Here's an unusual combination: valve trombone, piano, drums and tuba (no bass). The leader, Christian Pincock, was until recently a teacher at the University of New Mexico and member of the Albuquerque Jazz Orchestra, and Plentiful Excitement was recorded in Santa Fe shortly before he left New Mexico to explore greener pastures in the Great Northwest (Washington state, to be precise). Pincock is a splendid player, and there is excitement here, although "plentiful" is clearly a matter of opinion and personal taste.
Besides manning the front line, Pincock wrote and arranged all of the half-dozen songs, which are by and large plain-spoken and pleasing to the ear.
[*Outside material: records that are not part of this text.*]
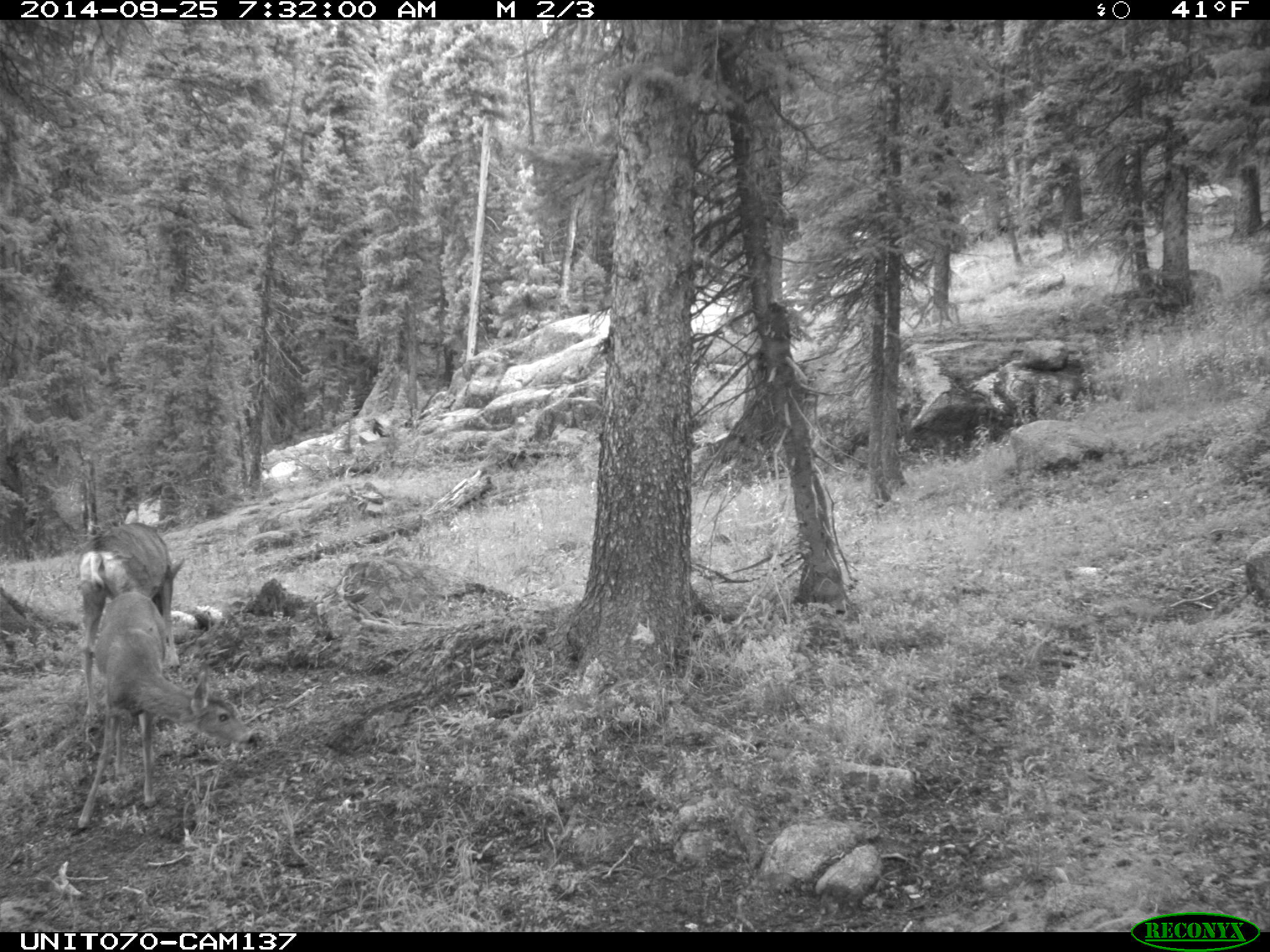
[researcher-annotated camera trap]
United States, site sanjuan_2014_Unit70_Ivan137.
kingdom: Animalia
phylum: Chordata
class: Mammalia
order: Artiodactyla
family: Cervidae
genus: Odocoileus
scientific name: Odocoileus hemionus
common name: mule deer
To change things up a bit, Pincock uses mutes (of varying form) on the graceful "Song for Deian" and the unhurried, gospel-accented "Virtual Religion." Otherwise, his earnest and resonant open valve trombone takes the lead, soloing brightly on "Plentiful Excitement," "Entertaining Company," "Lily Bakes a Pie" and the Bob Brookmeyer-like finale, "Sole Representative."
There are, in fact, tangible echoes of Brookmeyer (one of Pincock's mentors at the New England Conservatory) throughout the session, as might be expected from any contemporary valve trombonist who has kept his ears open. There are in fact few other valve trombonists with whom to make a comparison; Rob McConnell, Bob Enevoldsen and Stu Williamson are names that spring to mind. Pincock, for his part, definitely leans toward Brookmeyer, with perhaps a trace or two of the others emerging from time to time. As for his companions, Muller is a splendid soloist / accompanist (on a less-than-perfect piano), while Weaver and Compton keep admirable time without stepping on Pincock's toes and Weaver adds the occasional low-register solo.
In sum, a remarkably polished session by four musicians whose names and stature are virtually unknown beyond their proximate habitat. On the downside, the album runs for only forty-six minutes, rather modest by today's standards. Even so, almost none of that time is unrewarding, which is more than can be said for some other recordings whose playing time is appreciably longer.
Plentiful Excitement; Entertaining Company; Song for Deian; Lily Bakes a Pie; Virtual Religion; Sole Representative.
Christian Pincock: composer, arranger, valve trombone; Robert Muller: piano; Mark Weaver: tuba; Rick Compton: drums.